When you understand the nature of the market and feel that it is not so mysterious, your fear of it will disappear;
At the same time, trading confidence is built.
To evaluate yourself correctly, you can learn to observe yourself and look for patterns.
For example, you can summarize what characteristics you had when you were profitable and what repeat factors were involved in failed trades.
This may require a detailed trading log that can be reviewed every weekend.
The journal should include the trades you made, the principles used in the trades, profit targets, stop-loss parameters, the frame of mind in which the trades were made, and the results of the trades.
Each week you should grade yourself more on how well you completed your trading plan and do a review of your trading successes and failures.
The goal is to create a feedback loop so that your trading can continue to improve.
It is important to note that such a journal is not to record your gains or losses, but to keep you on track with your trading plan.

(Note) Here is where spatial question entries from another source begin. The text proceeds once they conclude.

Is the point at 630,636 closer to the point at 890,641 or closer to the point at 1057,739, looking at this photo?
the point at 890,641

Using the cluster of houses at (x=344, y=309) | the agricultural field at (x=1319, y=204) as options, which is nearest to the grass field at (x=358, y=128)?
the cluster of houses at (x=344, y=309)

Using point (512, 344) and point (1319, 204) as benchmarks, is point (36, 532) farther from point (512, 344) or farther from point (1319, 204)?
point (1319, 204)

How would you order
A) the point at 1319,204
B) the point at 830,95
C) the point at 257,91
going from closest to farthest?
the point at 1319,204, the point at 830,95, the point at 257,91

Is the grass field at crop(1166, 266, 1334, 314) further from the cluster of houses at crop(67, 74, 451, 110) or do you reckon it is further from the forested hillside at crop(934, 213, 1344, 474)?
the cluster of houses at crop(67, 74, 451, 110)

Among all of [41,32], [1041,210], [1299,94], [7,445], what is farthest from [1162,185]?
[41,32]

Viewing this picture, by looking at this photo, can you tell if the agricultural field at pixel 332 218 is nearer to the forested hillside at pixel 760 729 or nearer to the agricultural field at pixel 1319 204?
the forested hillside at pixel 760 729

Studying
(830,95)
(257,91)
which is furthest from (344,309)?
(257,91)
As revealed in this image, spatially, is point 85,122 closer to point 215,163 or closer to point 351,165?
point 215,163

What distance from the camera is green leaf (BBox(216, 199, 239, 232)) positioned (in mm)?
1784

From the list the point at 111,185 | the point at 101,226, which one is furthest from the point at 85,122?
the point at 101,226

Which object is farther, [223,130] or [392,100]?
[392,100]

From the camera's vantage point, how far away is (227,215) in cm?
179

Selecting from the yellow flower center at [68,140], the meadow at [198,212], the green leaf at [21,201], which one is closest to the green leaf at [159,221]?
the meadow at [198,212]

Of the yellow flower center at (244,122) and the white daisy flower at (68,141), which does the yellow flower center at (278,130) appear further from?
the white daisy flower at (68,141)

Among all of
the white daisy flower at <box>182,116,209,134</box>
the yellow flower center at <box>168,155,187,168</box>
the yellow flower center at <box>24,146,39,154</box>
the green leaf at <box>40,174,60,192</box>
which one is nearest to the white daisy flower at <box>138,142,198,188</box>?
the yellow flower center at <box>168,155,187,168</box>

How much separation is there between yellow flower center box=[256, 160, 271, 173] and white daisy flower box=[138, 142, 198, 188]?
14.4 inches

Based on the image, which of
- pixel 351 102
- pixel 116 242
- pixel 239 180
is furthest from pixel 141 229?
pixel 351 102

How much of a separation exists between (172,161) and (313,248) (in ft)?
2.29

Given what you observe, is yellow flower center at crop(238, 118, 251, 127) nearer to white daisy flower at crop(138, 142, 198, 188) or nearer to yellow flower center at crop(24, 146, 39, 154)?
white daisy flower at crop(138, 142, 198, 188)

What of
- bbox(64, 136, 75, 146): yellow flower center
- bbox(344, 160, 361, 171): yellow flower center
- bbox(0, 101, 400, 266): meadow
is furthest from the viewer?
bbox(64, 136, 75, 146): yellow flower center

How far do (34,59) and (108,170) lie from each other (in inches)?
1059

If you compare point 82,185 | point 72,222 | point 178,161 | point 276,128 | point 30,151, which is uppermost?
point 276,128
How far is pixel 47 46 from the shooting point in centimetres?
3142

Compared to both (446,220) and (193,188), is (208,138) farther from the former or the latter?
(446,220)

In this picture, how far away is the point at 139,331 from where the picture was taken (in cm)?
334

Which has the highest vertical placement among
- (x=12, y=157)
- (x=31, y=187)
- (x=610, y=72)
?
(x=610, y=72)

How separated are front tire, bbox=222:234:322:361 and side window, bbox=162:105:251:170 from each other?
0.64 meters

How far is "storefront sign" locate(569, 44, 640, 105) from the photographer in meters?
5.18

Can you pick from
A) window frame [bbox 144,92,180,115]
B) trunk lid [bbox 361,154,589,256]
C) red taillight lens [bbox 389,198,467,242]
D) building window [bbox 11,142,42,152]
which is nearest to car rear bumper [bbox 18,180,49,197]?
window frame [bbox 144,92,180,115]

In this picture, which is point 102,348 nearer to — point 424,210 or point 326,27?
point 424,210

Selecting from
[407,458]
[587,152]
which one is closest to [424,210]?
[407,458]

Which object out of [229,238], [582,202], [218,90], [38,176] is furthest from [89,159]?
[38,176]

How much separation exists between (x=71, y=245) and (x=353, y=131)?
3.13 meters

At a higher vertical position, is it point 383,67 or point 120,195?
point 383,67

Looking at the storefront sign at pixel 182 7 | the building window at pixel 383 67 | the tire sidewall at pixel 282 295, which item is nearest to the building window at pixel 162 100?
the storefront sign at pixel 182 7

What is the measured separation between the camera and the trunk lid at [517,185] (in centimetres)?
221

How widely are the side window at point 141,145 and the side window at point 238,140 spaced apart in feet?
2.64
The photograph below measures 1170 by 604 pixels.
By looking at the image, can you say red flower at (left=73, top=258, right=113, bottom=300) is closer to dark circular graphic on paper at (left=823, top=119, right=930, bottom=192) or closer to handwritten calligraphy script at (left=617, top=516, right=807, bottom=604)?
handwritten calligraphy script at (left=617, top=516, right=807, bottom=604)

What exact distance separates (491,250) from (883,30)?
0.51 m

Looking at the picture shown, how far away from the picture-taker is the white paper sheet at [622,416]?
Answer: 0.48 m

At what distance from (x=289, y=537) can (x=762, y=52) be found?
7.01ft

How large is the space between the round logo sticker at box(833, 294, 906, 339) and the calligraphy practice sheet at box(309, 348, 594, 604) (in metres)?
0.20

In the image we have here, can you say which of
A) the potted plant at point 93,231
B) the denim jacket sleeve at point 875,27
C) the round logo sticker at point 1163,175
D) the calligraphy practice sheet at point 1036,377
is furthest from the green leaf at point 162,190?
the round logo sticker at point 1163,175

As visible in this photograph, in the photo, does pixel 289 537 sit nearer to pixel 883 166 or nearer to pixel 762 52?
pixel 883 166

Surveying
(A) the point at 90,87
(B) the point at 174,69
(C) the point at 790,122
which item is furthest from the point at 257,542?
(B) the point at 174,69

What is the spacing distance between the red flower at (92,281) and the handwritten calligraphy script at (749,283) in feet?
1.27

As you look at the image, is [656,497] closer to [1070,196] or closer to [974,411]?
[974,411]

Sure trades can lose money, and impulsive trades can earn money. Since you can’t control whether your next trade will turn out to be profitable, what you can do is evaluate the likelihood of success or failure through research and use the results to plan.
This practice can not only make people reflect on their trading mistakes, avoid repeating mistakes;
You can also urge yourself to stay true to the trading plan.
The last thing I have to mention is the explosion-proof mentality, which will be the premise of trading open positions.
Buffett once gave an example: Suppose you were given a gun that held a thousand bullets, but only one was loaded.
Put the gun to your temple and pull the trigger, which means you have a one in a thousand chance of being shot.
How much do you want to do this?
Ten million?
A hundred million?
A billion?
Buffett’s answer: No amount of money.
That’s because you can’t calculate the probability, the expected value — in case you hit a real bullet, it doesn’t matter how much money you have.
After all, the great secret of investing is to survive. It’s not the winner who takes all, it’s the last who takes all.
Conclusion: Well, no more gossip, today here with their own light experience, to encourage, those who may now be in the loss stage, and those who want to do foreign exchange, but hesitate to do friends, no matter how many brilliant performance you have before, must not overestimate their own ability, do not systematically learn foreign exchange is definitely not.